Issues Raised and Responses
Was the Plot Revoked?
The plot was never ever allocated to NEPA and neither NEPA nor PHCN has any document of title (like an R of O signed by the Director of AGIS or Director of Lands, or C of O duly signed by any Minister of FCT). The plot was granted for FCDA's use and it is not usual to issue any revocation as it was unnecessary. NEPA had no title capable of being revoked. What was done was to withdraw and amend the size of plot the FCDA needed for the smaller substation based on the recommendations of Urban and Regional Planning Department.

Was any revocation communicated to NEPA?
There was no revocation to be communication to NEPA/PHCN but FCDA had a duty to inform them of the consequential actions taken as a result of the decision not to proceed with the construction of the 330kV HT line initially in the Master Plan. The files with FCDA and AGIS would establish how and when that was done or otherwise. I subsequently received a complaint on the matter from the then Minister of Power and Steel, which I think were referred to AGIS and FCDA to brief me in detail. I cannot now recall if any contrary recommendation was made to review the actions taken.

Was an alternative plot allocated?
The plot was redesigned and a smaller size earmarked for the substation, so the needed 'alternative' (if so named) has been provided. I cannot recall any point, which either FCDA or PHCN complained of the size or requested for an alternative plot.

Did Allocation to Beneficiaries follow 'due process'?
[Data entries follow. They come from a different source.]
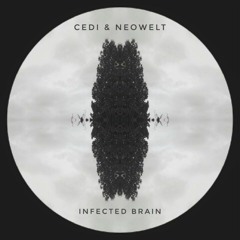 Cedi, Neowelt - Infected Brain (Original Mix)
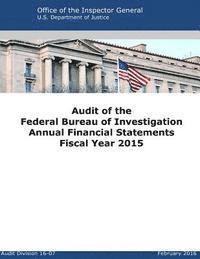 bokomslag Audit of the Federal Bureau of Investigation Annual Financial Statements Fiscal Year 2015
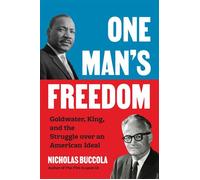 One Man’s Freedom Goldwater, King, and the Struggle over an American Ideal - Nicholas Buccola - Princeton University Press - ebook (ePub) - Livre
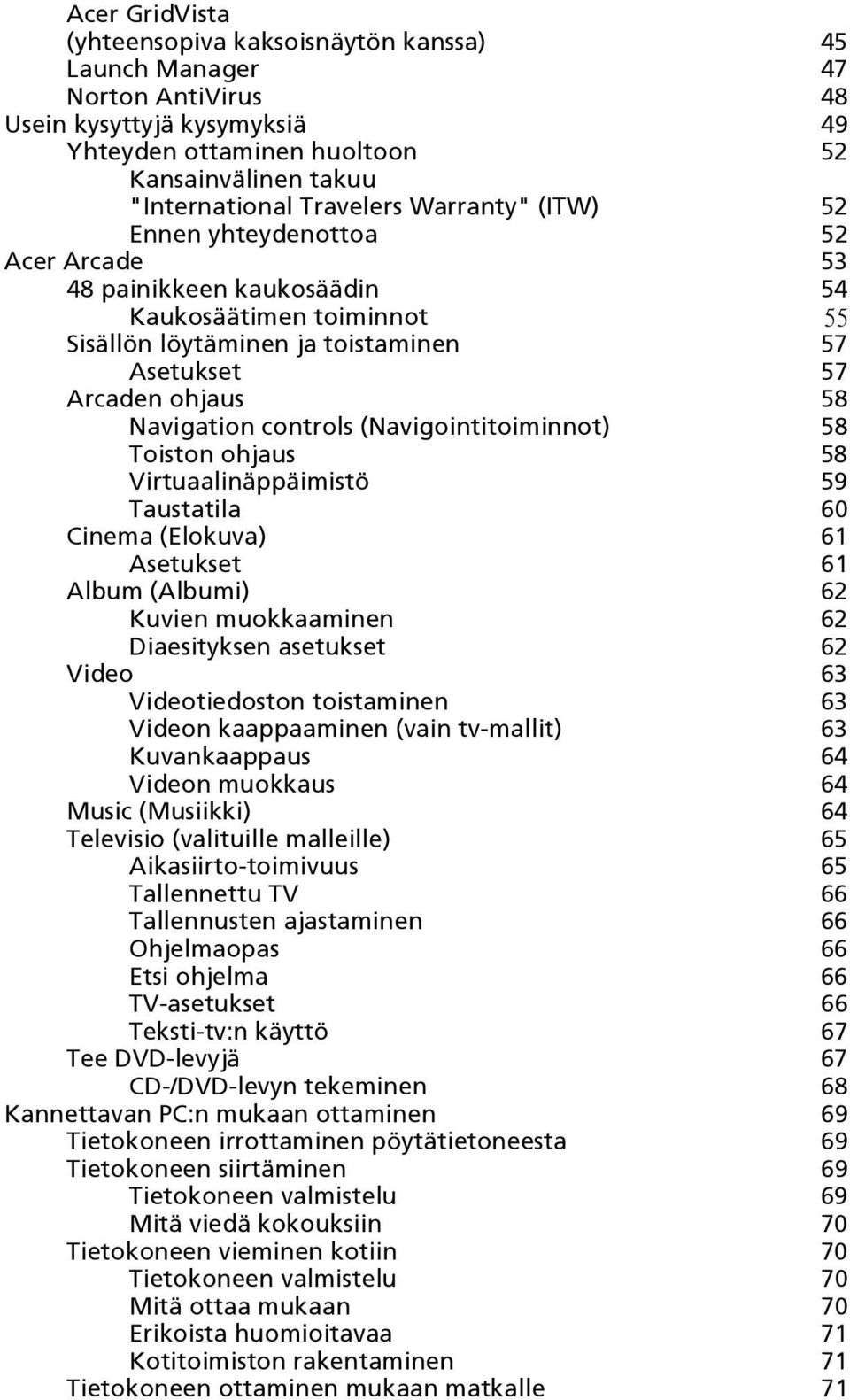 controls (Navigointitoiminnot) 58 Toiston ohjaus 58 Virtuaalinäppäimistö 59 Taustatila 60 Cinema (Elokuva) 61 Asetukset 61 Album (Albumi) 62 Kuvien muokkaaminen 62 Diaesityksen asetukset 62 Video 63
The allocation and revocation of plots of land are exclusively the responsibility of the Minister of FCT exercising delegated powers of the President. The Federal Capital Territory Act, ss.5 and 28 of the Land Use Act give the Minister the statutory power to do so. In addition, the Federal Executive Council had approved guidelines for allocation of residential land in FCT based on equality of states (60%), population (10%), public servants resident in Abuja (10%) and Ministerial Discretion (20%). Allocation is approved by the Minister of FCT upon recommendations made, checked, cross checked and endorsed by the Director of AGIS. The Minister counter-signs and dates the 'approval sheet' and the grant of Right of Occupancy takes effect from date of Ministerial Approval. This was strictly followed in all allocations of residential land in FCT. (See Attachment VII – Council Conclusions on Land Reforms in FCT)

For non-residential land, the Minister like all State Governors has 100% discretion to approve allocations of land to any qualified applicant under the Land Use Act.
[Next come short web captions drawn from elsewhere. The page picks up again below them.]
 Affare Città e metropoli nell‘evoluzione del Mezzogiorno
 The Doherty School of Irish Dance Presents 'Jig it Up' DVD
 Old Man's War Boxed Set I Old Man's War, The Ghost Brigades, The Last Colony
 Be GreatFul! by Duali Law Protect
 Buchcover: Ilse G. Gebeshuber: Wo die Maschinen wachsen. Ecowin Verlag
Was Revocation and Allocation a Management decision?

The Constitution, Land Use Act and Federal Capital Territory Act place the sole responsibility of allocation and revocation on the Minister and no-one else. Indeed, the Court of Appeal had ruled in the case of Ona v. Atenda that only the Minister of FCT (not even Minister of State) exercises the delegated powers of allocation and revocation, no one else. The Minister is of course usually guided by the views and recommendations of the technical departments and other officials, but allocations and revocations are NEVER agenda items in FCT Management Committee or even Executive Committee meetings.

Any Other Information
The Federal Capital Territory Administration initially issued a stop-work order to all the grantees of the so-called 'PHCN plot' and after an internal review of all the issues in the matter cleared some of them (including my wife) to proceed with the construction of the buildings thereon. (See Attachment VIII).

For me, what is incredulous is how the approval of allocation of a plot of land to a Nigerian adult above the age 18, who applied for a plot since 2001 can be a crime simply because the applicant is my wife. By this logic, the Minister of Interior must ensure that his wife does not get issued a Nigerian passport! The application and allocation of a plot of land in Abuja is the right of every Nigerian. Out of over 27,000 plots I allocated to Nigerians during my tenure, and out OF 9 plots in this particular area, what was recommended to me by relevant officials and I approved has been singled out for sensationalization, accusation and criminalization. Posterity will judge all of us, while we rest our case to God.